■ Task details
Output, without alteration, the first line of the entries and each line after it, stopping with the line that contains "A: Cat (domestic cat) (Felis catus).".

■ Records for this exercise

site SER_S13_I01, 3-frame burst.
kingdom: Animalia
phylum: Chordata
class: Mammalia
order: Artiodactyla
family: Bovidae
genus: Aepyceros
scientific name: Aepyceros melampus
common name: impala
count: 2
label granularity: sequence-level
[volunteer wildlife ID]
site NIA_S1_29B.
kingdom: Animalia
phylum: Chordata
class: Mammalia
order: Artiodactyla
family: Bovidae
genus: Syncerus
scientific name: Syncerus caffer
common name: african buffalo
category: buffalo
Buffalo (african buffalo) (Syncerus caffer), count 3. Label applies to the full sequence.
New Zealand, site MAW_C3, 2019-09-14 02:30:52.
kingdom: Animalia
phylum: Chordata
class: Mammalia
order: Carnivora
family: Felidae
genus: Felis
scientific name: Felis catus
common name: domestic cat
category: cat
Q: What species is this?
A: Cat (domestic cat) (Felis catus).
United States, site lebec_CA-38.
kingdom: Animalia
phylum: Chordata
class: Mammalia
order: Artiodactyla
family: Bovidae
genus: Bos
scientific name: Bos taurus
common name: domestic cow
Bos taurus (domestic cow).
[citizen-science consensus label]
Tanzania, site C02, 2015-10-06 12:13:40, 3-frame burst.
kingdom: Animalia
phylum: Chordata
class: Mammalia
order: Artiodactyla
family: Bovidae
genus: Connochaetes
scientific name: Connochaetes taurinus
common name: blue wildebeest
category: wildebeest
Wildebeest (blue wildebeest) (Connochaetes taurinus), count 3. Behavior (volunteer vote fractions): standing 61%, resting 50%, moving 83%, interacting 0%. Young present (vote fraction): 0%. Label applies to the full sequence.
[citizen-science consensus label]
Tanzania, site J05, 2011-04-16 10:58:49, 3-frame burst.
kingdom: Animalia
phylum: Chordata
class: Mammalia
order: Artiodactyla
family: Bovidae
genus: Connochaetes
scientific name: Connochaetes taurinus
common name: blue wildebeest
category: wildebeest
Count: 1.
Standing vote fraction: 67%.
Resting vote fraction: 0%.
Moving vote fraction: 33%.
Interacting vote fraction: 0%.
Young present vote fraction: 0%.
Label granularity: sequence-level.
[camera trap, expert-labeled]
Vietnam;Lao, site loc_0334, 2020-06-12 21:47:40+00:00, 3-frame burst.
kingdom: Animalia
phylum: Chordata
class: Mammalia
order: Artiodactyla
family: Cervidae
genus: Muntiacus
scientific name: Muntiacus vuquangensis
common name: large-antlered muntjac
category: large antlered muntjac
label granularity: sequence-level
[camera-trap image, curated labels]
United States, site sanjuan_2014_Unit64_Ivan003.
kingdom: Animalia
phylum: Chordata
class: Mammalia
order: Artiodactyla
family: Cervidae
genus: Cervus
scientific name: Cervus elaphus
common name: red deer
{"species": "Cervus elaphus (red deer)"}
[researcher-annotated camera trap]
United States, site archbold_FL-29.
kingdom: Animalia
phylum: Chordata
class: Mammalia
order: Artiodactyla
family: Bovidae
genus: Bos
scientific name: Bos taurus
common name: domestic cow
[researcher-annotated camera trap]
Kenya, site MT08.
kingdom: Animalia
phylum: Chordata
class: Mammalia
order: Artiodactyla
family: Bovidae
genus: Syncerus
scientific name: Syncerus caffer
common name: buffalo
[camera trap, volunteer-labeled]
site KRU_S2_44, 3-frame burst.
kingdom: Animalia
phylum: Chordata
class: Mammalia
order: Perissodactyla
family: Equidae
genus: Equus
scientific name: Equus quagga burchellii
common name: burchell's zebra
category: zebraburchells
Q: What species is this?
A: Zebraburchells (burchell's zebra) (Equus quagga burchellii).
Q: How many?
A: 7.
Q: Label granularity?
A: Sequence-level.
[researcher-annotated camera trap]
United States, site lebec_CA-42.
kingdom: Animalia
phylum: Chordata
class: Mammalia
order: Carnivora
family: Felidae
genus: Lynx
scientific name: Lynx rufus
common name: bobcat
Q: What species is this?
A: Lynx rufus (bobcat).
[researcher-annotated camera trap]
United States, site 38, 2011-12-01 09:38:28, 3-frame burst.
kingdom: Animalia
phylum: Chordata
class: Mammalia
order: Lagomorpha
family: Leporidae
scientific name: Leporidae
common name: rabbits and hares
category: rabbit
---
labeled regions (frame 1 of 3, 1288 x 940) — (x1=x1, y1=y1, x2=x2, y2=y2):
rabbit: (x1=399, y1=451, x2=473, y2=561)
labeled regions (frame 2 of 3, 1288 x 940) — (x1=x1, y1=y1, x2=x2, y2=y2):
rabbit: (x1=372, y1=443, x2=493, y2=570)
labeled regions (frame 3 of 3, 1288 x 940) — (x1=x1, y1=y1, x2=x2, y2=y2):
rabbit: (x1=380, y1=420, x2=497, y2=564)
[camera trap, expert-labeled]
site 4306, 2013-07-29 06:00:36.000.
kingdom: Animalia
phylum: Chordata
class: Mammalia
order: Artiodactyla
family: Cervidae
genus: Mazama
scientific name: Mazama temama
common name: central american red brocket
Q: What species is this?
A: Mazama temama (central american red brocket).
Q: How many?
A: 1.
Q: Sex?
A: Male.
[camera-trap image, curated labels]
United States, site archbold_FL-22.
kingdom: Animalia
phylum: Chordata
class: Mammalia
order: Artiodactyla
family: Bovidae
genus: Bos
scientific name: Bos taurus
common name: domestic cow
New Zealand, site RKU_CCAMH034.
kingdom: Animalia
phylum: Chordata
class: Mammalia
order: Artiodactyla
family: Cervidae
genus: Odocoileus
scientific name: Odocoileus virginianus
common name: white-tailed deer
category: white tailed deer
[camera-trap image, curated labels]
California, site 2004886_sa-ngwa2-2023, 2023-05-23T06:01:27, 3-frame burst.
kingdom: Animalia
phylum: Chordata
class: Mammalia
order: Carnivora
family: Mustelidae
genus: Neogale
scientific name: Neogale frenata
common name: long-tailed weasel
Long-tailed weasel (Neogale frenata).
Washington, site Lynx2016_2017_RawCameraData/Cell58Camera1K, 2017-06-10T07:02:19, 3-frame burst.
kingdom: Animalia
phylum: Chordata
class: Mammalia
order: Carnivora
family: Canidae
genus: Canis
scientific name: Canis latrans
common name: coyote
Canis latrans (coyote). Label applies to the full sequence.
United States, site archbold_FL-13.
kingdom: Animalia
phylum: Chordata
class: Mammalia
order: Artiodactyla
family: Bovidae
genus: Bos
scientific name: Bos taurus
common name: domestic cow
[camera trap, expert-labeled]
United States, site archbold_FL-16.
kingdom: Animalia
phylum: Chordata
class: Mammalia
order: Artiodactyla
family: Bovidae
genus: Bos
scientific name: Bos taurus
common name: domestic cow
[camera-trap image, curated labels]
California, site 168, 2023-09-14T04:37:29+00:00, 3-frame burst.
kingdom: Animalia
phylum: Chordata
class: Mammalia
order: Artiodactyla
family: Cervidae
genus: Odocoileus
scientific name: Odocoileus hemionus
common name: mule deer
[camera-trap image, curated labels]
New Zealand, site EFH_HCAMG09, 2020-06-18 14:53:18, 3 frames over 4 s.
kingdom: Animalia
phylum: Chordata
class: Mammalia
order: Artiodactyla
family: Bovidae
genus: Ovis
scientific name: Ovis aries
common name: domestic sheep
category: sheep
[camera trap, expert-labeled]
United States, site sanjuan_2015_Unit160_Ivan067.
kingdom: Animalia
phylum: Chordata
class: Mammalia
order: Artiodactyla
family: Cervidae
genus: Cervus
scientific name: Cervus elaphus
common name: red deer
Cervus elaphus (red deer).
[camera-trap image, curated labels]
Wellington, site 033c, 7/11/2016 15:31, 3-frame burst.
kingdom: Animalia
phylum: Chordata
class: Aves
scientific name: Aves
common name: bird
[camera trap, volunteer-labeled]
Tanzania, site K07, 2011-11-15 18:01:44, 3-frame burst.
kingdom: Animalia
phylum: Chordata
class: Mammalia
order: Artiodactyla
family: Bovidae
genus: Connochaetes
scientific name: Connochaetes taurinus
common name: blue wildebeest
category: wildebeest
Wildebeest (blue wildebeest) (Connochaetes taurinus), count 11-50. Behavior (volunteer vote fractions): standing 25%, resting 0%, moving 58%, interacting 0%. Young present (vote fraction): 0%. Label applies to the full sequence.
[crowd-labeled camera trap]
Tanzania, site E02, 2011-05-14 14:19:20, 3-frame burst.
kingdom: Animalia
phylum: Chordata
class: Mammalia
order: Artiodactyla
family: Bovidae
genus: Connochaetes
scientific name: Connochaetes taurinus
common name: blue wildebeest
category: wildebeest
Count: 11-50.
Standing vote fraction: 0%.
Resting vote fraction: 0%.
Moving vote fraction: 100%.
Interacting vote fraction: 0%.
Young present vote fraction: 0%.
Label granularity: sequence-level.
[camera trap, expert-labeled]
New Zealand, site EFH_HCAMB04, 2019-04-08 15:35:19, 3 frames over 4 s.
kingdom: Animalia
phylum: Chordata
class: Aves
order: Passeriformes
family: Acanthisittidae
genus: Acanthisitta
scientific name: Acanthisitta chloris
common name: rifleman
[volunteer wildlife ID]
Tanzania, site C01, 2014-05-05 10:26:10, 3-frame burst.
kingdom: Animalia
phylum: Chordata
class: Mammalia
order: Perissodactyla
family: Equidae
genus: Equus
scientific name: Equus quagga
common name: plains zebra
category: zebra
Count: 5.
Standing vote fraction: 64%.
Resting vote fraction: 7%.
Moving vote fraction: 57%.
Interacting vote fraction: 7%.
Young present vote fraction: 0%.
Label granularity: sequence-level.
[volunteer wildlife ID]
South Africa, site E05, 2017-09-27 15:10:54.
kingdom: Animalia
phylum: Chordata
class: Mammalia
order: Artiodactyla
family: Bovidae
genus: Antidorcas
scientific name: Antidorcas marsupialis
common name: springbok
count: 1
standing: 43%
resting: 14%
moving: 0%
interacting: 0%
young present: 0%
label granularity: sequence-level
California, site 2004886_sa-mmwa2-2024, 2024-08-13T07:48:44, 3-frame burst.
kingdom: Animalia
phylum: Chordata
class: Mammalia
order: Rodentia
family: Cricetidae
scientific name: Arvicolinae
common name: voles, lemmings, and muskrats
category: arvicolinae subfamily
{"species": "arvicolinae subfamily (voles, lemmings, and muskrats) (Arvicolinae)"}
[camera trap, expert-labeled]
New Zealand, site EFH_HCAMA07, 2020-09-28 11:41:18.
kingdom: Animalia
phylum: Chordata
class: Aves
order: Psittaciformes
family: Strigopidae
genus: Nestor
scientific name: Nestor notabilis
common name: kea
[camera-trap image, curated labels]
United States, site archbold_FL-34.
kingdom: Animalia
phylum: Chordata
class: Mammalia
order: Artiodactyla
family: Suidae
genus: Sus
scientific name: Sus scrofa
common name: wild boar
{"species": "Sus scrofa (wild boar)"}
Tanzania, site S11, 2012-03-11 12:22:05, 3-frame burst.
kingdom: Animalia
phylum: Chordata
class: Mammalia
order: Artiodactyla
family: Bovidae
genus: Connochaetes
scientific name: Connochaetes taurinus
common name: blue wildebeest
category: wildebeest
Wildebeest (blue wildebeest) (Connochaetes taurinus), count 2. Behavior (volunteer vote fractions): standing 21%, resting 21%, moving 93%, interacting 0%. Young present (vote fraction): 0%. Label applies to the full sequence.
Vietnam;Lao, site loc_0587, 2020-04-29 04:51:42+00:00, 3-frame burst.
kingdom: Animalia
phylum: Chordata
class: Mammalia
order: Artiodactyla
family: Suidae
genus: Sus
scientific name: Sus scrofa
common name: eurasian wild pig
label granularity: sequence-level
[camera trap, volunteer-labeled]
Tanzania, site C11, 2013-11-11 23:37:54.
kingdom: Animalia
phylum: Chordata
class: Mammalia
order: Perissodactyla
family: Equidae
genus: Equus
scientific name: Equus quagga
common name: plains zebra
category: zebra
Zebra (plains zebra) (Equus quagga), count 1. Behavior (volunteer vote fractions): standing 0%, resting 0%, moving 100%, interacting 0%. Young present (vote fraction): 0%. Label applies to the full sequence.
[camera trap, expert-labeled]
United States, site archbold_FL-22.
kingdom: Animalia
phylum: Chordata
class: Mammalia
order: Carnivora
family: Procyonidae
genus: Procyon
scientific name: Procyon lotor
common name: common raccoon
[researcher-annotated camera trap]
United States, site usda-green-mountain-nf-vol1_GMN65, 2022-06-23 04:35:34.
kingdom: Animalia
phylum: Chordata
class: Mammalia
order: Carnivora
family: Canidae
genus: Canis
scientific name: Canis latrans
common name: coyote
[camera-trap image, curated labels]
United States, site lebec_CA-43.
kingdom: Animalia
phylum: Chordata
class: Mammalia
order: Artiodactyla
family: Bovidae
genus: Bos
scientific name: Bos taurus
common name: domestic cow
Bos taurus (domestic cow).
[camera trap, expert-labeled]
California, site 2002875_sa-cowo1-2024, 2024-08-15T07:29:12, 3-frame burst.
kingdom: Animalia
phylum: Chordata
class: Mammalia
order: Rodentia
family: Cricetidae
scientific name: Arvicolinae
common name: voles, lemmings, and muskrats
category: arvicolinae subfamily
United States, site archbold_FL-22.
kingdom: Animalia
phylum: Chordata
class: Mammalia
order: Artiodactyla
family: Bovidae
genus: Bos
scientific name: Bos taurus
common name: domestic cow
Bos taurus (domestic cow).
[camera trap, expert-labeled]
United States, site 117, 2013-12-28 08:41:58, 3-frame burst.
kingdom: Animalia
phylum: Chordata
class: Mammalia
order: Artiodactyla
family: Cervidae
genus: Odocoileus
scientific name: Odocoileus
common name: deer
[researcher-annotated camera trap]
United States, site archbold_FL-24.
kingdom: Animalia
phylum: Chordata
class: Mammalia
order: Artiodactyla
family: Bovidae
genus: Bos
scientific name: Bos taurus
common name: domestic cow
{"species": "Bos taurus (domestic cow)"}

■ Task response
site SER_S13_I01, 3-frame burst.
kingdom: Animalia
phylum: Chordata
class: Mammalia
order: Artiodactyla
family: Bovidae
genus: Aepyceros
scientific name: Aepyceros melampus
common name: impala
count: 2
label granularity: sequence-level
[volunteer wildlife ID]
site NIA_S1_29B.
kingdom: Animalia
phylum: Chordata
class: Mammalia
order: Artiodactyla
family: Bovidae
genus: Syncerus
scientific name: Syncerus caffer
common name: african buffalo
category: buffalo
Buffalo (african buffalo) (Syncerus caffer), count 3. Label applies to the full sequence.
New Zealand, site MAW_C3, 2019-09-14 02:30:52.
kingdom: Animalia
phylum: Chordata
class: Mammalia
order: Carnivora
family: Felidae
genus: Felis
scientific name: Felis catus
common name: domestic cat
category: cat
Q: What species is this?
A: Cat (domestic cat) (Felis catus).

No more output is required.